START EXCERPT
Step 6: This is an optional step for reusing the same input clause in the process of S-CS dynamic deduction (only for SCSA algorithm). In order to avoid repeated proof search, record the proof search which caused by clause Ci. Clear substitutions of clause Ci and reconstruct clause Ci, go to Step 4.

Step 7: Satisfy the exit conditions, exit this S-CS dynamic deduction. The substitutions of all the input clauses are cleared.

The exit conditions are described as following:

(1) The S-CS clause is an empty clause. (2) The total number of input clauses reaches the set threshold. (3) The number of literals in S-CS clause reaches the set threshold. (4) The maximum term depth in S-CS clause reaches the set threshold. (5) The runtime reaches the set threshold. (6) The remaining memory reaches the set threshold.

The involved thresholds in the above S-CS dynamic deduction algorithm are set by parameters in the heuristic strategies. There are several special cases of S-CS dynamic deduction need to be further processed, they are described as following:

(1) If the clause C0 fails to perform an acceptable S-CS dynamic deduction, it is added into a special clause list in which has the lowest selection priority in the subsequent S-CS deduction. (2) If all the clauses in clause set as the first input clause cannot perform an acceptable S-CS dynamic deduction, automatically adjust the set thresholds of S-CS clause (number of literals, maximum term depth). (3) Internal simplification is performed on the S-CS clause set S1. (4) Apply backward simplification on the whole clause set using the clauses in S1, then each S-CS clause in clause set S1 is added in whole clause set.

The functions in the above pseudo-code are remarked as follows:

selectFirstInputClause(S): select the first input clause for S-CS dynamic deduction according to clause selection strategy, and mark the selected clause as an initial input clause.

selectNextInputClause(S): select an input clause for S-CS dynamic deduction according to clause selection strategy, the difference between selectFirstInputClause and selectNextInputClause is that the input clause selected by selectNextInputClause is to be used to construct a standard contradiction, but the input clause selected selectFirstInputClause has no restrictions.

extendedSplitContradiction(d, D): apply S-CS rule with the selected input clause d and the input clause set D, construct a standard contradiction and generate an S-CS clause.

findPriorInputClause(q, m): compared to m (m is the minimum number of literals in an S-CS clause which is generated in the previous search steps, the corresponding input clause is assumed to be h), if the number of literals in S-CS clause q is less than m, return current selected input clause. Otherwise, return clause h.
END EXCERPT
**TO DO**
**a.** List the six exit conditions given in the S-CS dynamic deduction excerpt.
**b.** Write the next part of the S-CS dynamic deduction excerpt, picking up after its final sentence.
The lines after this point come from a separate source unrelated to the S-CS dynamic deduction excerpt.
START MATERIAL SUPPLIED
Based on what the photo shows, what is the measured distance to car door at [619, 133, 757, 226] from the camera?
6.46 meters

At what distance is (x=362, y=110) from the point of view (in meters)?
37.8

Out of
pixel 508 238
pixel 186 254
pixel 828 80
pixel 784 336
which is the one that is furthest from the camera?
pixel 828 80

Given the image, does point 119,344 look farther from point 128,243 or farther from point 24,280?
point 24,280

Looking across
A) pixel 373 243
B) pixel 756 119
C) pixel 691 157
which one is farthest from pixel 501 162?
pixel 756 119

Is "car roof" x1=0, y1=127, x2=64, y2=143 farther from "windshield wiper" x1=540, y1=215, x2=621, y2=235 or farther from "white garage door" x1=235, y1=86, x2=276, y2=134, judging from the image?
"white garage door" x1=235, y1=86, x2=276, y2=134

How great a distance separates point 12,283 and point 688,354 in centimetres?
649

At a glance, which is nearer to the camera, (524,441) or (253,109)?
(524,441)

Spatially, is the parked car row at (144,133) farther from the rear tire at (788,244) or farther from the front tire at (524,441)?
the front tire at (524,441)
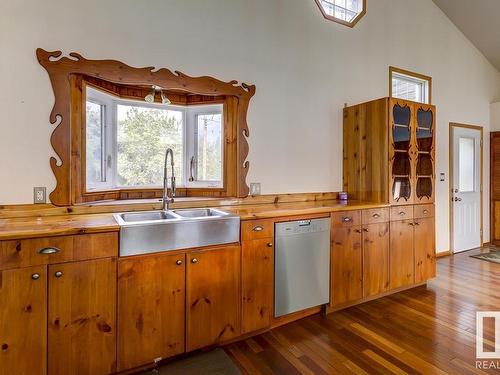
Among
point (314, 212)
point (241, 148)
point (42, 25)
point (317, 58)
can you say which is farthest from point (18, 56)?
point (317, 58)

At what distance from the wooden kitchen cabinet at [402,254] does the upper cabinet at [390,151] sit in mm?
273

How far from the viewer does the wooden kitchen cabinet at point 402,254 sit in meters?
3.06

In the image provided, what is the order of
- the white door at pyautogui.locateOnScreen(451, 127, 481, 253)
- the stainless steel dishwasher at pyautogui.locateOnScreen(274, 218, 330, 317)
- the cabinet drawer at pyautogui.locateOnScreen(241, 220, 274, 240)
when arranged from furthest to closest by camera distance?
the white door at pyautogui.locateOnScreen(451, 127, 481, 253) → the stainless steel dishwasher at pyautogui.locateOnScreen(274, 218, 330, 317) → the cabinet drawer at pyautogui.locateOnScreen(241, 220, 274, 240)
END MATERIAL SUPPLIED
**OUTPUTS FOR THE TASKS**
**a.**
1. The S-CS clause is an empty clause.
2. The total number of input clauses reaches the set threshold.
3. The number of literals in the S-CS clause reaches the set threshold.
4. The maximum term depth in the S-CS clause reaches the set threshold.
5. The runtime reaches the set threshold.
6. The remaining memory reaches the set threshold.

**b.**
traverseComplete(S): Clause set S has been traversed, it is used to exit the search for the optimal input clause.

searchBacktracking(): It is The input clause search backtracking algorithm, which is used to go back to the last search step.

checkUnacceptable(q, S): check whether the S-CS clause q in clause set S is an unacceptable clause (lead to an unacceptable S-CS deduction), the conditions of an unacceptable clause are described in Step 4 above.

deductionBacktracking(w): It is The S-CS dynamic deduction backtracking algorithm, which is used to return to the last search step.

checkExitConditions(): check the exit conditions (described in Step 7) of S-CS dynamic deduction.

permitReuseClause(): Check whether the deduction allows the input clauses to be reused.

checkClause(w): check whether clause w contains substitution.

reconstructClause(w): reconstruct a new clause which does not contain substitution according to clause w.

inner_Simplification(S1): apply forward simplification, factoring rule, and equality resolution in S-CS clause set S1.

backward_Simplification(S, c): check whether the clauses in clause set S are redundant clauses using the clause c. If yes, delete the redundant clauses.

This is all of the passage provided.